**REQUIRED TASK**
Starting at the line with "Viewing the image, is", transcribe each line through the final one, both included, and add nothing.

**RECORDS SHOWN**
== == ==
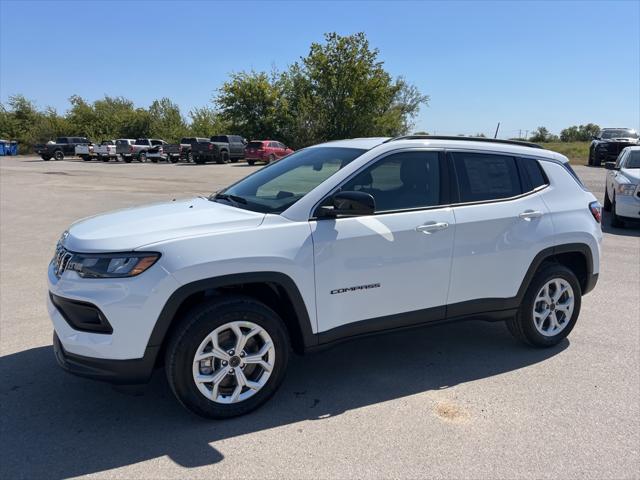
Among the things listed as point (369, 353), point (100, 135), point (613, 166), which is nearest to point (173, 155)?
point (100, 135)

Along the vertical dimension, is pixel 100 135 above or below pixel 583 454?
above

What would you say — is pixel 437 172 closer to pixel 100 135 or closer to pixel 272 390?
pixel 272 390

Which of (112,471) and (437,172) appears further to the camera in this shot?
(437,172)

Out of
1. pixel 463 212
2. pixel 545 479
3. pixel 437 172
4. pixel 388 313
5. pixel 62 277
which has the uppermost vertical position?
pixel 437 172

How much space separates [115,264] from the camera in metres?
3.10

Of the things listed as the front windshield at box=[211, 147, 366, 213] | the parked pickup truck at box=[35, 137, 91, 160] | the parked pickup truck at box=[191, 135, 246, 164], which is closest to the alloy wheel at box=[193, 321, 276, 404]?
the front windshield at box=[211, 147, 366, 213]

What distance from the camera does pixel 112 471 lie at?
2.87 m

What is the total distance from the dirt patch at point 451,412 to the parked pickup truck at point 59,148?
45748 millimetres

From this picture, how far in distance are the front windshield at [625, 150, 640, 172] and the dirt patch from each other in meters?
10.3

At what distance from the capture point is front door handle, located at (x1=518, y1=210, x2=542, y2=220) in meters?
4.31

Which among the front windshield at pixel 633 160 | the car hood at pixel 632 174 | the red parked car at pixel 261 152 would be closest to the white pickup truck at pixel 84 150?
the red parked car at pixel 261 152

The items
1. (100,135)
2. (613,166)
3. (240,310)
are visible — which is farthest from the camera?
(100,135)

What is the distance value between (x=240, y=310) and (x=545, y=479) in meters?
1.96

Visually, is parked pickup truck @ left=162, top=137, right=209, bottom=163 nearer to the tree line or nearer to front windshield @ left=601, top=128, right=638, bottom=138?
the tree line
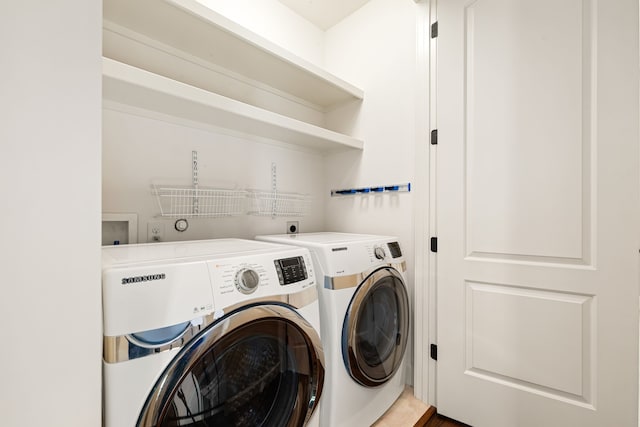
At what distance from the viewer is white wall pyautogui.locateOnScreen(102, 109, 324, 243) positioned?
4.34 ft

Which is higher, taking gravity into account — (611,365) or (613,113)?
(613,113)

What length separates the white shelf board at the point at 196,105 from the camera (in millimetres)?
1078

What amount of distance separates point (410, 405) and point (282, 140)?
1756 millimetres

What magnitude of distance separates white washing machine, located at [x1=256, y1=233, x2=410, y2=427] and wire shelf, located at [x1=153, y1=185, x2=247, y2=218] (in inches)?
14.2

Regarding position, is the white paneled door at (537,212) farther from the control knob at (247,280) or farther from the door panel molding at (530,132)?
the control knob at (247,280)

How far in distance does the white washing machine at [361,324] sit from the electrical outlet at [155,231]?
1.79 ft

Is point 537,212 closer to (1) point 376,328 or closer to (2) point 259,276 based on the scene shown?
(1) point 376,328

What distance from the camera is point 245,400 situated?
0.93 m

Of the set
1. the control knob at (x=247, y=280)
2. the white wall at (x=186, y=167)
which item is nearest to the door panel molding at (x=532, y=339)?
the control knob at (x=247, y=280)

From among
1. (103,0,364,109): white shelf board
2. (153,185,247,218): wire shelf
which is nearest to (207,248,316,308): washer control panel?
(153,185,247,218): wire shelf

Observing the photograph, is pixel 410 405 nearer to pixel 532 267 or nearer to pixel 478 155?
pixel 532 267

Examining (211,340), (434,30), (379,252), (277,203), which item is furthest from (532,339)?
(434,30)

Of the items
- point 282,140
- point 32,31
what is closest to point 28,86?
point 32,31

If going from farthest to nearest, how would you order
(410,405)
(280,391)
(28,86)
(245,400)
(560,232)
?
(410,405)
(560,232)
(280,391)
(245,400)
(28,86)
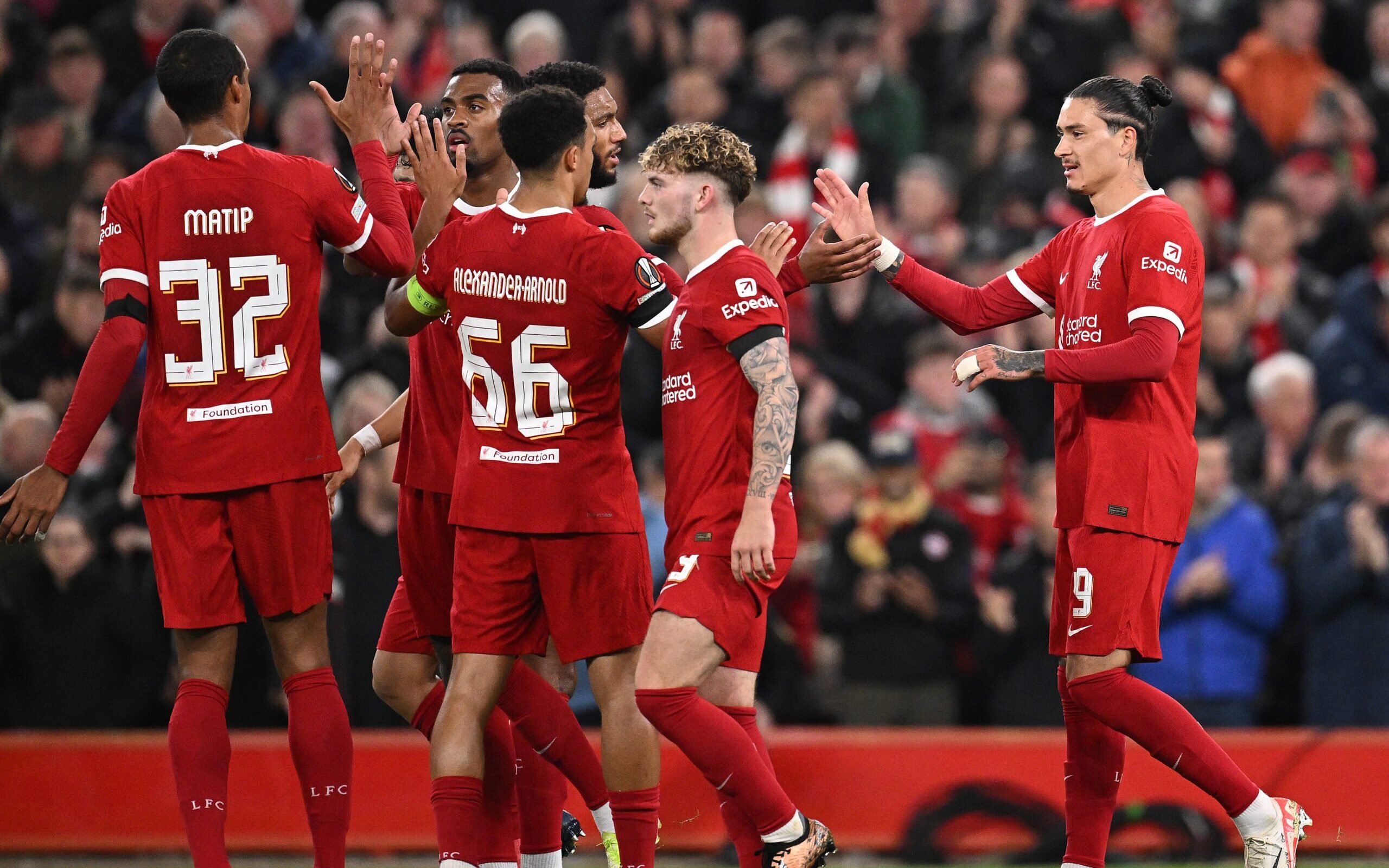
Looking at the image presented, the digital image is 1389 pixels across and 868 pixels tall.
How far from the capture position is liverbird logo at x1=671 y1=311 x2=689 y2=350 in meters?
6.08

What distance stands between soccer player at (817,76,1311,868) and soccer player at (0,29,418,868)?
2107 mm

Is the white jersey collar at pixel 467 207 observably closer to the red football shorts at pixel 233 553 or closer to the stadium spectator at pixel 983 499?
the red football shorts at pixel 233 553

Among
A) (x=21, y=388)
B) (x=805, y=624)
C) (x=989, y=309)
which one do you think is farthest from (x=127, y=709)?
(x=989, y=309)

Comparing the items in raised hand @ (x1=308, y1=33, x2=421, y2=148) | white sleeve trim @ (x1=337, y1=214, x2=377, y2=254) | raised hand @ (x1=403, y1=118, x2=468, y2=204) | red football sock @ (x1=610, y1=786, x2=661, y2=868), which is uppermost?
raised hand @ (x1=308, y1=33, x2=421, y2=148)

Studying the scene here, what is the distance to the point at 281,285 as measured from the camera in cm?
627

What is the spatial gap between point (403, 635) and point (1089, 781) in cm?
266

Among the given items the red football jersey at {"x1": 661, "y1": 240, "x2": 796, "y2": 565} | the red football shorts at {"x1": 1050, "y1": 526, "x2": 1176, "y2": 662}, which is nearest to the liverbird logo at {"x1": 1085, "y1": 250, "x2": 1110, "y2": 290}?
the red football shorts at {"x1": 1050, "y1": 526, "x2": 1176, "y2": 662}

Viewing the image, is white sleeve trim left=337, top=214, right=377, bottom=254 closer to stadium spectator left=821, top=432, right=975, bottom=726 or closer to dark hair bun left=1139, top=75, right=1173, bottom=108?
dark hair bun left=1139, top=75, right=1173, bottom=108

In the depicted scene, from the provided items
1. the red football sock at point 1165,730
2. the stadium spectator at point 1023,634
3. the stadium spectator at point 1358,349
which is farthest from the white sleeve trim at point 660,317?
the stadium spectator at point 1358,349

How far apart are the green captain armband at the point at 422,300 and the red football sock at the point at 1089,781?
== == ==
**TASK SOLUTION**
Viewing the image, is white sleeve trim left=337, top=214, right=377, bottom=254 closer to stadium spectator left=821, top=432, right=975, bottom=726 or closer to dark hair bun left=1139, top=75, right=1173, bottom=108?
dark hair bun left=1139, top=75, right=1173, bottom=108

In the depicted scene, from the provided items
1. the red football sock at point 1165,730
2. the stadium spectator at point 1023,634
3. the stadium spectator at point 1358,349
which is farthest from the white sleeve trim at point 660,317?
the stadium spectator at point 1358,349

How far apart are the green captain armband at the point at 422,300 and the red football sock at the point at 1089,781?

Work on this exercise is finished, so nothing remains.